Die Gaswärmepumpe ist eine gute und ökonomische Unterstützung für die Beheizung sowohl von Einfamilienhäusern, wie auch von größeren Wohn- und Geschäftskomplexen. Die Gaswärmepumpe unterscheidet sich dabei von der normalen Wärmepumpe durch die verwendete Energie. Während eine normale Wärmepumpe nämlich durch Strom betrieben wird, wird die Gaswärmepumpe durch Erdgas betrieben. Dabei bezieht die Pumpe etwa 25% ihrer Energie aus der Umwelt, über Erdsonden oder Solarenergie. Das macht die Pumpe mit Gasbetrieb besonders günstig im Verbrauch und darüber hinaus extrem Umweltfreundlich.

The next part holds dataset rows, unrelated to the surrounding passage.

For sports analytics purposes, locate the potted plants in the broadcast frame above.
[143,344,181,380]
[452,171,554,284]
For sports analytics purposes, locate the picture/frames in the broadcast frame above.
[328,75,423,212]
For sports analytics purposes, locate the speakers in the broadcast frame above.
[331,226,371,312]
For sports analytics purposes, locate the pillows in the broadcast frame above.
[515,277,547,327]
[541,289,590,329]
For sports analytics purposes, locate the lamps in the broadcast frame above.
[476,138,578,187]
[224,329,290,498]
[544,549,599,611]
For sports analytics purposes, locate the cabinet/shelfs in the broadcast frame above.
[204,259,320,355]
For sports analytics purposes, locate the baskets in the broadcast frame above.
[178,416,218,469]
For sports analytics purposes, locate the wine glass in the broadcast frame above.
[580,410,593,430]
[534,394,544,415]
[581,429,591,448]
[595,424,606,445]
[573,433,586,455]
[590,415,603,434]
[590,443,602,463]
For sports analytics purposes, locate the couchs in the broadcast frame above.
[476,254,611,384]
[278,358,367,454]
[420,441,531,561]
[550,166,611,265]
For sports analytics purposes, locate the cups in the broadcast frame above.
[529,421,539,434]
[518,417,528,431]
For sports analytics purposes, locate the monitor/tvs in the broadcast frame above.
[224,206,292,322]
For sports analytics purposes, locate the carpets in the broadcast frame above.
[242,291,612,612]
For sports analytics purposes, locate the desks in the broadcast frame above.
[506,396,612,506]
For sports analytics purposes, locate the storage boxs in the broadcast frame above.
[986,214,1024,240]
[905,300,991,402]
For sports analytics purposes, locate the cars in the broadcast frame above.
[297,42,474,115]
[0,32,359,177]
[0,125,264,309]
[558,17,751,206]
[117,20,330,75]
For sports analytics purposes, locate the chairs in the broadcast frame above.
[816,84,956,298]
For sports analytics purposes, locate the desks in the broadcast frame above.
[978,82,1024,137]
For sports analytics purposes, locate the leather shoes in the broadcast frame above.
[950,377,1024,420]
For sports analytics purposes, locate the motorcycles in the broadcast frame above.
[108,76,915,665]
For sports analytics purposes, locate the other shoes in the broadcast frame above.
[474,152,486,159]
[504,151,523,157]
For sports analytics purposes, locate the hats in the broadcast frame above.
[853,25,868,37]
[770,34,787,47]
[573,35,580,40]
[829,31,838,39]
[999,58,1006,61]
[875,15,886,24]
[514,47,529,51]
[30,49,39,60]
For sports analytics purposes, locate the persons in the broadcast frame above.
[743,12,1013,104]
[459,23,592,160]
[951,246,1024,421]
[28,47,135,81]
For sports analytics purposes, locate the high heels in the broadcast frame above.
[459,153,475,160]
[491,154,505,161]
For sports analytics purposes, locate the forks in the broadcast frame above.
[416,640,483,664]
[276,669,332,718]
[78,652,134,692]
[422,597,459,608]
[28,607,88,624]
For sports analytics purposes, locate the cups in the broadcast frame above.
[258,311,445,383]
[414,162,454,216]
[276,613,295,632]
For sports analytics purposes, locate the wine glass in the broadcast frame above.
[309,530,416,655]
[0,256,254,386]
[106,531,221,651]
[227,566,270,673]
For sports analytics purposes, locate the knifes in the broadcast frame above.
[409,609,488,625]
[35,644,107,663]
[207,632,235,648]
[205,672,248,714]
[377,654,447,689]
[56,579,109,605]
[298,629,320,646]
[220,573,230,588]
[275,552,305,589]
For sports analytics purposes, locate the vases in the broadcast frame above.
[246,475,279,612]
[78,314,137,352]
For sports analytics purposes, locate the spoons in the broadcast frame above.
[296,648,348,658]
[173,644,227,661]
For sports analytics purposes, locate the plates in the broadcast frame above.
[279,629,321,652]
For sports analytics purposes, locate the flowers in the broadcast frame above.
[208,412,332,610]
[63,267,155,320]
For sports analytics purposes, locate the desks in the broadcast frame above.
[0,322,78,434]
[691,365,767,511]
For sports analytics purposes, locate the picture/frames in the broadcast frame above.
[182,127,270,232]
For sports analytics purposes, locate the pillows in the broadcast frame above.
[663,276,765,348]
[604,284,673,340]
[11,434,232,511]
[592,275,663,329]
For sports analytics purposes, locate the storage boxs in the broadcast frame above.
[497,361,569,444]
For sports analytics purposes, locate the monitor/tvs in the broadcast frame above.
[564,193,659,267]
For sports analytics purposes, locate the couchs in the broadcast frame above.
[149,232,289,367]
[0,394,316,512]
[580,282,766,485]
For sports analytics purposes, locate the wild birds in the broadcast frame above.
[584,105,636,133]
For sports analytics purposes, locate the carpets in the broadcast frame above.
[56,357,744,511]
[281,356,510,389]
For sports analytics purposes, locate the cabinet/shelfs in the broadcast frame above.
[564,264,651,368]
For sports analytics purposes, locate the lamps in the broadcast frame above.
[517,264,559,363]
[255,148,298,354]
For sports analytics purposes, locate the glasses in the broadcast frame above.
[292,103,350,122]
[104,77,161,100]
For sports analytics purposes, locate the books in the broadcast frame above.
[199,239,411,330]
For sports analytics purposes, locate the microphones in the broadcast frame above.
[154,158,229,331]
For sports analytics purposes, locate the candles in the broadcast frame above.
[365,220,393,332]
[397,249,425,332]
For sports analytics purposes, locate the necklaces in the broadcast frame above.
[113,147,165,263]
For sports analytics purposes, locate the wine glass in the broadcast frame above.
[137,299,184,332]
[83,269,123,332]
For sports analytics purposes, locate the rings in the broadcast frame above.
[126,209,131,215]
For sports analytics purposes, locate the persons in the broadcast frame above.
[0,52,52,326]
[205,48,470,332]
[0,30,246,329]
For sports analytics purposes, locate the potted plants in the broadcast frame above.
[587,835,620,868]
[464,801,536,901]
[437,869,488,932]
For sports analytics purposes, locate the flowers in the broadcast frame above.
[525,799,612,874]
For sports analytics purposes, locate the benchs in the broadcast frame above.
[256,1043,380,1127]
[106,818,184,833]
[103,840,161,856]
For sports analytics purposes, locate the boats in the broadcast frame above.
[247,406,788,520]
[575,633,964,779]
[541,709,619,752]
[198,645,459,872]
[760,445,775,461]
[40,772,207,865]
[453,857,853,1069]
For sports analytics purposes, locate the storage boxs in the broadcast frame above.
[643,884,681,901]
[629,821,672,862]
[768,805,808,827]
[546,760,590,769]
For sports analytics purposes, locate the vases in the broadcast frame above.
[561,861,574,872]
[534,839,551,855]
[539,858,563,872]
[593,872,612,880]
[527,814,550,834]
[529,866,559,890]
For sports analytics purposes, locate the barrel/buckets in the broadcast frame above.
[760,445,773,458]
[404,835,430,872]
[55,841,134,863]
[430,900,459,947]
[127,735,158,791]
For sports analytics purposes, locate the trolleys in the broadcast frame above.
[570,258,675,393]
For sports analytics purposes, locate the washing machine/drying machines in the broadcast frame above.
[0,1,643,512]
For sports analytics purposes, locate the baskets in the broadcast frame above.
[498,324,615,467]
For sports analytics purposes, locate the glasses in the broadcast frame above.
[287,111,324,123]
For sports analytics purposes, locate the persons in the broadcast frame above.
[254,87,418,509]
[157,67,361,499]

Wie funktioniert die Gaswärmepumpe?

Die Pumpe funktioniert genau wie eine herkömmliche Wärmepumpe. Sie unterscheidet sich lediglich in der verwendeten Energiequelle. Darüber hinaus gibt es von dem Gasmodell drei verschiedene Ausführungen:

* Die Gasmotorwärmepumpe
* Die Absorptionswärmepumpe
* Die Zeolith Wärmepumpe

Jede mit ihren eigenen Funktionsprinzipien, womit sich jedes Modell für bestimmte Situationen besonders eignet. Im folgenden sollen diese Modelle kurz vorgestellt werden.

Die Gasmotorwärmempumpe

Die Gasmotor-Wärmepumpen arbeiten im Prinzip genau wie Elektrowärmepumpen, die über einen mechanischen Kompressor verfügen. Diese besonders einfache Version gibt es bereits seit den 90iger Jahren auf dem Markt und sie wird vor allem dort eingesetzt, wo hohe Leistungen notwendig sind, denn dieses Modell hat eine eine Gesamtleistung von bis zu 1200 kW. Daher werden Gasmotorwärmepumpen vor allem in mittleren bis großen Gebäuden und Betrieben eingesetzt. Der größte Vorteil dieser mit einem Motor betriebenen Gaswärmepumpe liegt in ihrer Fähigkeit sehr effizient sowohl heizen wie auch kühlen zu können. Darüber hinaus ist die Gasmotorwärmepumpe sehr wartungsfreundlich und extrem langlebig.

Die Absorptionswärmepumpe

Die Absorptionswärmepumpe ist eine Gaswärmepumpe, die problemlos im mittleren Leistungsbereich von etwa 20 bis 40 kW eingesetzt werden kann. Ihr Kompressor wird thermisch durch ein Ammoniak-Wasser-Gemisch verdichtet. Absorptionswärmepumpen werden vor allem in Neu- und Bestandsbauten, wie Einfamilienhäusern und Mehrfamilienhäusern eingesetzt und nutzen Wasser, Luft und Erde als ihre Hauptwärmequelle. Diese Ausführung der Gaswärmepumpe gibt es seit 2009 auf dem Markt und sie kann sowohl an Niedertemperatursysteme, wie zum Beispiel Fußbodenheizungen, als auch an traditionelle Heizkörper, die hohe Vorlauftemperaturen von bis zu 70?°C haben, angeschlossen werden.

Die Zeolith Wärmepumpe

Die Zeolith Wärmepumpe ist das dritte Modell der Gas Wärmepumpe und seit 2010 auf dem Markt. Sie arbeitet vor im unteren Leistungsbereich von 1,5 bis 10 kW und ihr Zeolith Modul erzeugt mit Hilfe eines Gasbrenners wartungsfrei Energie. Die Zeolith Wärmepumpe wir vor allem in Neu- und Bestandsbauten und überwiegend im Einfamilienhaus eingesetzt und nutzt als ihre Primärwärmequelle die Solarenergie. Ein weiteres Modell der Zeolith Wärmepumpe, die als Energiequelle Erde und Luft nutzt, ist Ende 2012 erschienen. Es wird ebenfalls im Bereich der Einfamilienhäuser eingesetzt.

Fazit

Eine Gaswärmepumpe ist eine gute und wirtschaftliche Alternative für die Heizung im Gebäude. Auch wenn der Einsatz oftmals in Neubauten erfolgt, kann die Pumpe auch problemlos in Bestandsbauten nachgerüstet werden. Welche Pumpe sich am Besten eignet und am Wirtschaftlichsten ist, darüber kann ein Fachmann ausführlich beraten, den man bei der Planung einer Umrüstung oder Ausrüstung auf/mit einer Gaswärmepumpe ohnehin konsultieren sollte.